▶ Work to be completed: Quote the listing in full, exactly as given, minus any pictures.

Spatial question records
▼

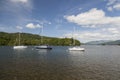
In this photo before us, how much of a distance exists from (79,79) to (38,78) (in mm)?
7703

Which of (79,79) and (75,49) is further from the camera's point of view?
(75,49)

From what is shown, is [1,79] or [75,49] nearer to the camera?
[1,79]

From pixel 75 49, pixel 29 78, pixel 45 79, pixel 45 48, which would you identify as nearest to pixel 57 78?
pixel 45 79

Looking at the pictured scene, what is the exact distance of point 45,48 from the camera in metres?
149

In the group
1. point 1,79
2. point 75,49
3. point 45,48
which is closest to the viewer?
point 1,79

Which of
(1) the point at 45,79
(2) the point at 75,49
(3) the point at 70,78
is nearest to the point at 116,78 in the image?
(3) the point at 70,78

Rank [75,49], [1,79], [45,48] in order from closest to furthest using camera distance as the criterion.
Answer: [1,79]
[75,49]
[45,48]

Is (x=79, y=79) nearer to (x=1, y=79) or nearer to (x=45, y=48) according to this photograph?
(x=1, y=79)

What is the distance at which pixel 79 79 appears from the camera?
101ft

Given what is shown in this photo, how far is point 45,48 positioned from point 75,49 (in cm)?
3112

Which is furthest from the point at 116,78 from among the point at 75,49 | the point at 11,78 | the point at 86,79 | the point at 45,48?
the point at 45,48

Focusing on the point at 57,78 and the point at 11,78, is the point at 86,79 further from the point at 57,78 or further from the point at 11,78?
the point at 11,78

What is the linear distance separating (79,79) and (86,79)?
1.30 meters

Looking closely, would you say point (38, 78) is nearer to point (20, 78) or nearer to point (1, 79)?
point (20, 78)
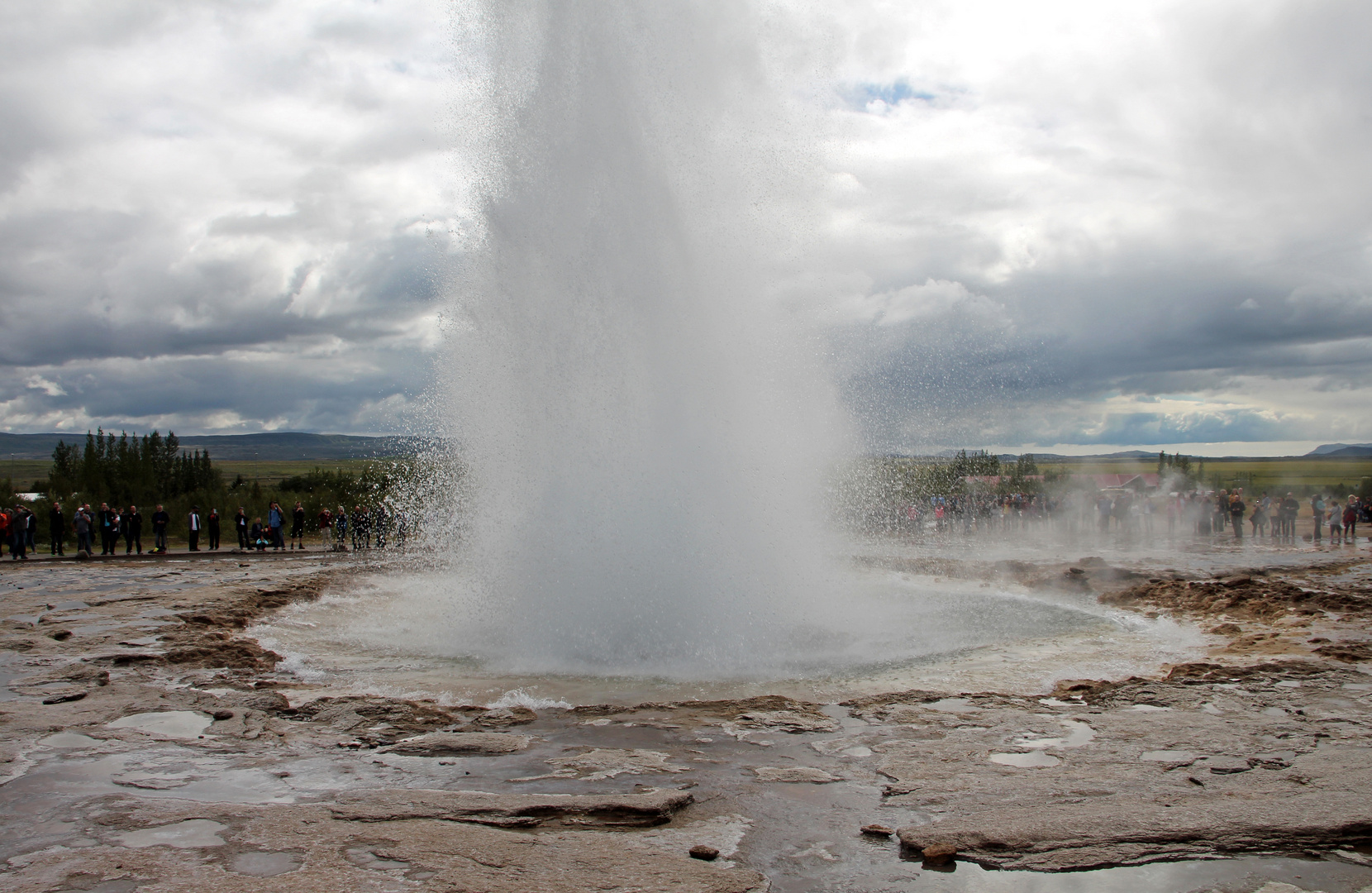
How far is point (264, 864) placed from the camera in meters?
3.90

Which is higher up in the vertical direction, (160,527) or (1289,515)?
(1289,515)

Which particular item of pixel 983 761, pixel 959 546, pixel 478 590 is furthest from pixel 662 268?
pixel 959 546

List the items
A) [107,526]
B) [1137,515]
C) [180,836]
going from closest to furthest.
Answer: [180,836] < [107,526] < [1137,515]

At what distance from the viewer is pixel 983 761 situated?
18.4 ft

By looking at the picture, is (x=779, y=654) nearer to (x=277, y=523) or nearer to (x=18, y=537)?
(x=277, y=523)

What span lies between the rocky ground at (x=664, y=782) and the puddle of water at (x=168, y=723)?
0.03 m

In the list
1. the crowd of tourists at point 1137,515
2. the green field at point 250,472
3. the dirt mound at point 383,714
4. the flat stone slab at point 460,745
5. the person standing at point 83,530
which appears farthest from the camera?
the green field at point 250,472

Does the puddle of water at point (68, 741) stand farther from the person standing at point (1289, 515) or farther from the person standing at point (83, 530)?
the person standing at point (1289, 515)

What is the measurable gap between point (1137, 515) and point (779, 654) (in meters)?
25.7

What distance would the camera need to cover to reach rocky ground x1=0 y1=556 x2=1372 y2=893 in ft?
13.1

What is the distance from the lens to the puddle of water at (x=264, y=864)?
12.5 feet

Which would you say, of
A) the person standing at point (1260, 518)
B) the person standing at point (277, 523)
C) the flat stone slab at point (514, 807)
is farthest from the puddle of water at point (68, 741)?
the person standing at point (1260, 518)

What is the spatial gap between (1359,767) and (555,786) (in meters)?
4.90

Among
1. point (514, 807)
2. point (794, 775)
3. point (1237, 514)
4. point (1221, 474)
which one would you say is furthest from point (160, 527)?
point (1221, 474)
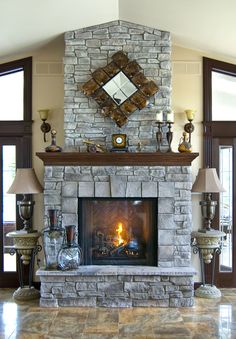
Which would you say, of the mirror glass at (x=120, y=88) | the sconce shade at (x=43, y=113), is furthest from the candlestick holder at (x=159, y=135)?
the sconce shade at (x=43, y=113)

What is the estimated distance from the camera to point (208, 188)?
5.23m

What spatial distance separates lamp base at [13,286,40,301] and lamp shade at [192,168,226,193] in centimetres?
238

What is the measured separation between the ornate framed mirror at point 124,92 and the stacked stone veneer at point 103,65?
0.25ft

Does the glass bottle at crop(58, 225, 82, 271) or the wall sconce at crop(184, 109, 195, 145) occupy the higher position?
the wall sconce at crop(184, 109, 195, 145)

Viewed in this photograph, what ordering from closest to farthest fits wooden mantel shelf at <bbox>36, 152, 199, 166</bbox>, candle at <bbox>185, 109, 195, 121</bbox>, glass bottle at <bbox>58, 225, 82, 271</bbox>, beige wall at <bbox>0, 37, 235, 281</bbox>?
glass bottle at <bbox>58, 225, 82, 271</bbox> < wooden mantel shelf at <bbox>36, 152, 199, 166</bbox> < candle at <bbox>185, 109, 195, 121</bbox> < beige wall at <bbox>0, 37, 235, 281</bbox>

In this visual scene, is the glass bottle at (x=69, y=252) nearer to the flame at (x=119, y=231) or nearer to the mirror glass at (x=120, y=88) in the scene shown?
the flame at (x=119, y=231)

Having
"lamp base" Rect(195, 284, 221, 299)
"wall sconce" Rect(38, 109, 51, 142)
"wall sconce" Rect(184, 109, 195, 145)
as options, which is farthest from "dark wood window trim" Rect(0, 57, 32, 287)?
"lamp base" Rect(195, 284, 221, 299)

▲

▶ Answer to the exercise:
In this photo before us, how much of a distance exists from (79,79) to (38,78) (in mm)?
7703

Which of (79,79) and (75,49) is further from the camera's point of view?
(75,49)

From what is shown, is [1,79] or [75,49] nearer to the camera?
[1,79]

From pixel 75 49, pixel 29 78, pixel 45 79, pixel 45 48, which would you identify as nearest to pixel 57 78?
pixel 45 79

Looking at the pictured scene, what is the exact distance of point 45,48 from the camera in metres?
149

In the group
1. point 1,79
2. point 75,49
3. point 45,48
which is closest to the viewer?
point 1,79

Which of
(1) the point at 45,79
(2) the point at 75,49
(3) the point at 70,78
is nearest to the point at 116,78 in the image?
(3) the point at 70,78

Rank [75,49], [1,79], [45,48] in order from closest to furthest using camera distance as the criterion.
Answer: [1,79]
[75,49]
[45,48]

Is (x=79, y=79) nearer to (x=1, y=79) or nearer to (x=45, y=48) according to this photograph?
(x=1, y=79)

What is the distance at which pixel 79 79 appears from the camera?
101ft

Given what is shown in this photo, how far is point 45,48 positioned from point 75,49 (in cm)?
3112

Which is furthest from the point at 116,78 from among the point at 75,49 | the point at 11,78 | the point at 86,79 | the point at 45,48?
the point at 45,48

Focusing on the point at 57,78 and the point at 11,78, is the point at 86,79 further from the point at 57,78 or further from the point at 11,78?
the point at 11,78

What is the linear distance separating (79,79) and (86,79)?
1.30 meters

Looking closely, would you say point (38, 78) is nearer to point (20, 78) or nearer to point (1, 79)?
point (20, 78)
How far is point (264, 864) placed from the camera in meters?
3.90

Which is higher up in the vertical direction, (160,527) or (1289,515)?
(1289,515)

Which particular item of pixel 983 761, pixel 959 546, pixel 478 590 is furthest from pixel 662 268?
pixel 959 546

List the items
A) [107,526]
B) [1137,515]
C) [180,836]
going from closest to furthest.
Answer: [180,836] < [107,526] < [1137,515]

At what distance from the viewer is pixel 983 761 situated?
18.4 ft

By looking at the picture, is (x=779, y=654) nearer to (x=277, y=523) or nearer to (x=18, y=537)?
(x=277, y=523)

What span lies between the rocky ground at (x=664, y=782) and the puddle of water at (x=168, y=723)?
0.03 m

In the list
1. the crowd of tourists at point 1137,515
2. the green field at point 250,472
3. the dirt mound at point 383,714
4. the flat stone slab at point 460,745
5. the person standing at point 83,530
which appears farthest from the camera?
the green field at point 250,472

Does the puddle of water at point (68, 741) stand farther from the person standing at point (1289, 515) or farther from the person standing at point (83, 530)?
the person standing at point (1289, 515)

What is the measurable gap between point (1137, 515) and point (779, 654) (in meters)?
25.7

What distance would the camera need to cover to reach rocky ground x1=0 y1=556 x2=1372 y2=893 in ft?
13.1

What is the distance from the lens to the puddle of water at (x=264, y=864)?
12.5 feet

Which would you say, of
A) the person standing at point (1260, 518)
B) the person standing at point (277, 523)
C) the flat stone slab at point (514, 807)
is farthest from the puddle of water at point (68, 741)?
the person standing at point (1260, 518)

What is the spatial gap between (1359,767) and (555,786) (in meters)?
4.90

Among
1. point (514, 807)
2. point (794, 775)
3. point (1237, 514)
4. point (1221, 474)
which one would you say is furthest from point (160, 527)?
point (1221, 474)
Which would you say, of the mirror glass at (x=120, y=88) | the sconce shade at (x=43, y=113), is furthest from the candlestick holder at (x=159, y=135)?
the sconce shade at (x=43, y=113)

What is the estimated distance from the camera to point (208, 188)?
5.23m

What spatial distance separates lamp base at [13,286,40,301] and lamp shade at [192,168,226,193] in centimetres?
238

What is the measured separation between the ornate framed mirror at point 124,92 and the stacked stone veneer at point 103,65?
0.25ft

Does the glass bottle at crop(58, 225, 82, 271) or the wall sconce at crop(184, 109, 195, 145) occupy the higher position?
the wall sconce at crop(184, 109, 195, 145)

Viewed in this photograph, what ordering from closest to farthest fits wooden mantel shelf at <bbox>36, 152, 199, 166</bbox>, candle at <bbox>185, 109, 195, 121</bbox>, glass bottle at <bbox>58, 225, 82, 271</bbox>, beige wall at <bbox>0, 37, 235, 281</bbox>?
glass bottle at <bbox>58, 225, 82, 271</bbox> < wooden mantel shelf at <bbox>36, 152, 199, 166</bbox> < candle at <bbox>185, 109, 195, 121</bbox> < beige wall at <bbox>0, 37, 235, 281</bbox>

In this visual scene, is the glass bottle at (x=69, y=252) nearer to the flame at (x=119, y=231) or nearer to the mirror glass at (x=120, y=88) in the scene shown?
the flame at (x=119, y=231)

Having
"lamp base" Rect(195, 284, 221, 299)
"wall sconce" Rect(38, 109, 51, 142)
"wall sconce" Rect(184, 109, 195, 145)
as options, which is farthest from "dark wood window trim" Rect(0, 57, 32, 287)?
"lamp base" Rect(195, 284, 221, 299)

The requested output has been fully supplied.